0

I have an Iceberg table something like:

Columns: [custID,X, uniqueTransId ------]

[127, 2, a0, -----]

[127,2, a1, -----]

[127,3, a2, -----]

[127,4, a3, -----]

[127,5, a4, -----]

[128,6, a5, -----]

[129, 7, a6, -----]

[129, 8, a7, -----]

[130, 2, a8, -----]

[130, 2, a9, -----]

[Null, 3, a10, -----]

Result Columns: [custId, X, uniqueTransId, newField, ------]

[127, 2, a0, 2_3_4_5, -----]

[127, 2, a1, 2_3_4_5, ------]

[127, 3, a2, 2_4_5, ------]

[127, 4, a3, 2_3_5, ------]

[127, 5, a4, 2_3_4, ------]

[128, 6, a5, Null, ------]

[129, 7, a6, 8, ------]

[129, 8, a7, 7, ------]

[130, 2, a8, 2, ------]

[130, 2, a9, 2, ------]

[Null, 3, a10, Null, ------]

how can we achieve this?

This is kind of for same Customer ID, I need to put X of all instance other than the current one to a new column. For example: For custId 127, there are 4 rows and the Value of field X are 2, 3, 4, 5. For each row, i need the Value of field X of other transactions: For transaction a1, it will be 3,4 and 5. Similarly for transaction a2, it will be 2,4 and 5.

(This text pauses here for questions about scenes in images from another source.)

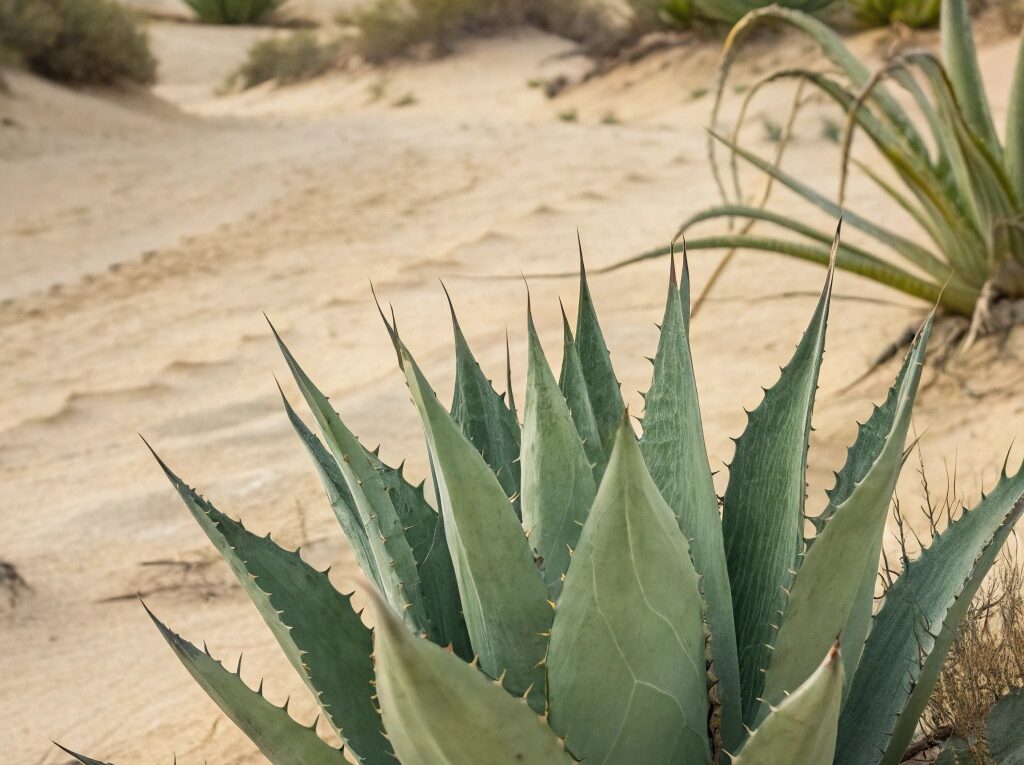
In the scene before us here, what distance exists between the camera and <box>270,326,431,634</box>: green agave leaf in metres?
1.24

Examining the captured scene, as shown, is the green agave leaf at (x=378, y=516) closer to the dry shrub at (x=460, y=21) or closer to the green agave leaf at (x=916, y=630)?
the green agave leaf at (x=916, y=630)

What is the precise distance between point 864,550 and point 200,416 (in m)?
2.80

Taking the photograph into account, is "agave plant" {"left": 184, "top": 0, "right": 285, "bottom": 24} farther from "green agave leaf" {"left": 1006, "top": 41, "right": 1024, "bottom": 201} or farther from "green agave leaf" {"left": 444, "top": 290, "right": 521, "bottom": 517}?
"green agave leaf" {"left": 444, "top": 290, "right": 521, "bottom": 517}

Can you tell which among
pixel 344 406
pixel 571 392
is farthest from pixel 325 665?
pixel 344 406

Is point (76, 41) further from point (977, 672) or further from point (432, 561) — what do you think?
point (977, 672)

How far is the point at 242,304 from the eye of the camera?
15.6 ft

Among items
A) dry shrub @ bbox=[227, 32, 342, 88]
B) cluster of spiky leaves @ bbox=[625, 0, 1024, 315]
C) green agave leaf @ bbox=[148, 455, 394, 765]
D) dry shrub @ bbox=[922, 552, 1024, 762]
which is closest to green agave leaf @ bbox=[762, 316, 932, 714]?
dry shrub @ bbox=[922, 552, 1024, 762]

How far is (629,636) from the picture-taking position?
99 centimetres

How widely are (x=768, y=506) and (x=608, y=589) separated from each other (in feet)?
1.16

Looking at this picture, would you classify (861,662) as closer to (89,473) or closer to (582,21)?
(89,473)

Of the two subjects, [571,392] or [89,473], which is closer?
[571,392]

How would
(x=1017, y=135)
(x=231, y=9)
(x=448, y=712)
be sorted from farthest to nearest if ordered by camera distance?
(x=231, y=9)
(x=1017, y=135)
(x=448, y=712)

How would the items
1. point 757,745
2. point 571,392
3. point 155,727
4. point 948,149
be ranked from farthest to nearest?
1. point 948,149
2. point 155,727
3. point 571,392
4. point 757,745

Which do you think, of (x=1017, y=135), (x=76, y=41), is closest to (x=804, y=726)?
(x=1017, y=135)
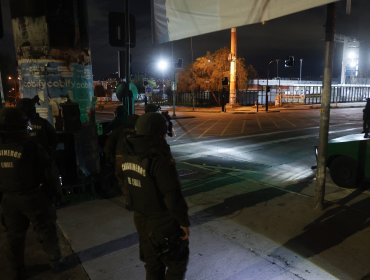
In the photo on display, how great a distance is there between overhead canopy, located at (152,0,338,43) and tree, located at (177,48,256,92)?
3583 centimetres

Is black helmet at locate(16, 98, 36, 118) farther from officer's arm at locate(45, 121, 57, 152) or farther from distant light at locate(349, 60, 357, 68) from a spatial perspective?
distant light at locate(349, 60, 357, 68)

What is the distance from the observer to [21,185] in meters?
3.20

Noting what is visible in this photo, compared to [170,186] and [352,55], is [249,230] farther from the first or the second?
[352,55]

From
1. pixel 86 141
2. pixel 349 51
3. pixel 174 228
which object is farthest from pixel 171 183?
pixel 349 51

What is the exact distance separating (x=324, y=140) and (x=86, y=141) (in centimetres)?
395

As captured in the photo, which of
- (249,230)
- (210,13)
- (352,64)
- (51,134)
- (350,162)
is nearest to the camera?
(249,230)

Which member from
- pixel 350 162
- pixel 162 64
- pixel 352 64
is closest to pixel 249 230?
pixel 350 162

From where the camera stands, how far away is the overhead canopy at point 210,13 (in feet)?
13.2

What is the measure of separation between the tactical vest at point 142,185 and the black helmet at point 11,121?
4.02ft

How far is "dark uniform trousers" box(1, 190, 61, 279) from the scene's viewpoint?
3271 millimetres

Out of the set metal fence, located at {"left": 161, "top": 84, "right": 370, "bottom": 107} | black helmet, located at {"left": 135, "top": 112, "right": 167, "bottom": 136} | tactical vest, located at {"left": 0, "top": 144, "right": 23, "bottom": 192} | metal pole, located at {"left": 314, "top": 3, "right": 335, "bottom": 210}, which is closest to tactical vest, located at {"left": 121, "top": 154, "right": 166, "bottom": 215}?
black helmet, located at {"left": 135, "top": 112, "right": 167, "bottom": 136}

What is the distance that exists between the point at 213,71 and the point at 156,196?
40292mm

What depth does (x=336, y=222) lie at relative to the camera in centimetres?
504

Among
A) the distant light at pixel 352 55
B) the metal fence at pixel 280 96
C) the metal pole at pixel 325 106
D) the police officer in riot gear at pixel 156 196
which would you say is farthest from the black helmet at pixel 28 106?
the distant light at pixel 352 55
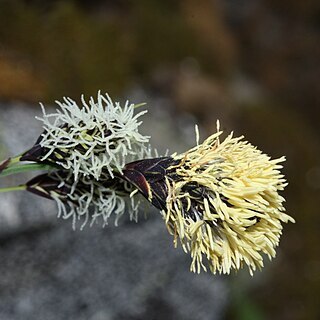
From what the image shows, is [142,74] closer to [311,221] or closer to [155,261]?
[155,261]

For custId 128, there are no matching rows where same custID is present, so there is no value for new Field and it should be set to Null in result.

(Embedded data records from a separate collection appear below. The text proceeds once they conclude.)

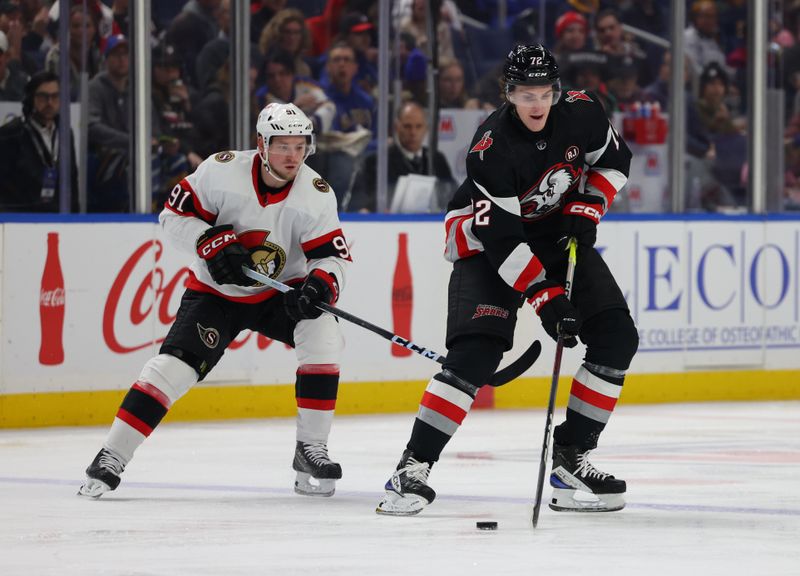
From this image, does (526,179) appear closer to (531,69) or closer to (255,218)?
(531,69)

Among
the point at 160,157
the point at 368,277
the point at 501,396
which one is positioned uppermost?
the point at 160,157

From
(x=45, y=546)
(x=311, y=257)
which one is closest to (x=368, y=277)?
(x=311, y=257)

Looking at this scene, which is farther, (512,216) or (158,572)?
(512,216)

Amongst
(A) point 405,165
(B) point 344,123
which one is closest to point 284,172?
(B) point 344,123

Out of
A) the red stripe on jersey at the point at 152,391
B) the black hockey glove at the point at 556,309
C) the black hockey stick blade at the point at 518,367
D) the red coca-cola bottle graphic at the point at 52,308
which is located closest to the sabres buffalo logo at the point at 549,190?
the black hockey glove at the point at 556,309

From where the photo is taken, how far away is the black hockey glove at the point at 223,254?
15.8 ft

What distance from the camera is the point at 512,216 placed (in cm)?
430

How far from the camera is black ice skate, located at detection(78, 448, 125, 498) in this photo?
4809 millimetres

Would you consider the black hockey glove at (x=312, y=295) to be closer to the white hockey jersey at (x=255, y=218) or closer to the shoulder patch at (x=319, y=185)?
the white hockey jersey at (x=255, y=218)

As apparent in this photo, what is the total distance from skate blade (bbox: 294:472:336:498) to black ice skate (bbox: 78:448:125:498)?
1.66 ft

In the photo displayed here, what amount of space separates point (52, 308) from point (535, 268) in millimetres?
3128

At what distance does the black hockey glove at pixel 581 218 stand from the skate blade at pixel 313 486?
1.00 meters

May be it doesn't need a self join and some other query can do the work here, but with my limited understanding, it seems a self join problem.

Alok Singh
  • 31
  • 5
  • What is the actual question? How is a self-join relevant? Where do the values for `newfield` come from? (or are they supposed to be generated? if so, explain the logic). Without more information I fear this question cannot be answered. – Paul Maxwell Aug 08 '23 at 04:14
  • The value for newField come from field X from all other rows where custID is same. I have updated with more information. Please check – Alok Singh Aug 08 '23 at 04:18
  • How do you interact with the table normally (e.g. Spark, Hive, Presto) to perform SQL operations? What is the name of the table? – Paul Maxwell Aug 08 '23 at 04:24
  • We use Apache Spark to interact with the table. Table name can be taken as custTable – Alok Singh Aug 08 '23 at 04:26
  • https://stackoverflow.com/questions/76912694/extract-from-list-of-json This is not related to extension of this, but wanted you to take a look at that. – Alok Singh Aug 16 '23 at 10:30

1 Answers1

0

For SQL (untested):

SELECT
      t1.custID
    , t1.X
    , t1.uniqueTransId
    , concat_ws('_', collect_list(t2.X)) AS newfield
FROM custTable t1
LEFT JOIN custTable t2 ON t1.custID = t2.custID AND t1.X != t2.X
GROUP BY
      t1.custID
    , t1.X
    , t1.uniqueTransId
ORDER BY
      t1.custID
    , t1.X;

Here it is (in Postgres) as a fiddle: https://dbfiddle.uk/5vOBqjBA


original reply

Try the following - but note it is untested

from pyspark.sql import SparkSession
from pyspark.sql.functions import collect_list, array_remove, array_join, col

# Create a Spark session
spark = SparkSession.builder.getOrCreate()

df = spark.read.format("iceberg").load("custTable")

# group by 'custId' and collect all 'X' values into an array
df_grouped = df.groupBy("custId").agg(collect_list("X").alias("X_values"))

# Perform a self join on 'custId'
df_joined = df.join(df_grouped, "custId")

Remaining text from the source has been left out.